Although a written criminal appeal filed by a party for the purpose of appeal is not personally drafted by the party, if such party is aware that he/she has confessed his/her offense while asserting his/her litigation rights, the written appeal then constitutes a statement to the court; and if the court has shown the written appeal to the party for his/her identification and opinion, the written appeal may be lawfully adopted as a fact-finding proof (Taiwan)

Oli Wong

The Supreme Court rendered the 108-Tai-Shang-114-Zi Criminal Decision of April 10, 2019 (hereinafter, the “Decision”), holding that although a written criminal appeal filed by a party for the purpose of appeal is not personally drafted by the party, if such party is aware that he/she has confessed his/her offense while asserting his/her litigation rights, the written appeal then constitutes a statement to the court; and if the court has shown the written appeal to the party for his/her identification and opinion, the written appeal may be lawfully adopted as a fact-finding proof.

According to the facts underlying this Decision, the original decision set aside the first instance decision in which imprisonment was imposed on the Appellant (i.e., first instance Defendant) and determined, instead, that an intensified penalty due to ideal concurrence shall be imposed on the Defendant for an offense of recidivism involving first grade drug along with the confiscation and destruction of the drug.  Still dissatisfied, the Appellant appealed based solely on the testimonies of witnesses in this case without other evidence.  In addition, since the second instance written appeal was drafted by another person and did not reflect his true intent, the written appeal could not be relied on to support the testimonies of the witnesses as evidence for a guilty decision.

It was first pointed out in the Decision that there were still a urine test report and the Appellant’s confession in his reasons for the written second instance criminal appeal, which could also serve as evidence in addition to the testimonies of the witnesses in this case and were identified, rejected and explained based on materials in the court files.  Based on formal observation, the original decision did not violate any law or regulation.

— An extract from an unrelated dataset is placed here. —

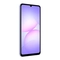 Samsung Galaxy A07 4GB 128GB - Cũ đẹp 3
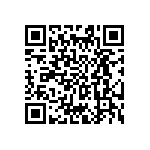 MAX6865UK29D4S-T QRCode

It was further pointed out in this Decision that the original trial court showed the Appellant’s written second instance appeal for his appeal and asked for his opinion during trial, the Appellant stated that “I asked someone else to draft this for me, and the reason I want to indicate in the written appeal is that I am innocent and that I did not do this.  The person who prepared this for me said that he would draft the written appeal like that first before explaining to the judge… I do not want to confess now.  I never committed the crime.”  This shows that the Appellant filed the second instance appeal based on such written appeal.  Even though he did not draft it, since he was aware of his confession of the crime and still asserted his litigation rights, this would constitute a statement to the court.  Therefore, it was certainly not inappropriate for the original trial court to rely on the written appeal as a fact-finding basis after the written appeal was shown to the Appellant for his identification and opinion.  Therefore, the Supreme Court held that since the Appellant’s reasons for third instance appeal only pertain to factual arguments and could not meet the statutory requirements for third instance appeal, the appeal was rejected.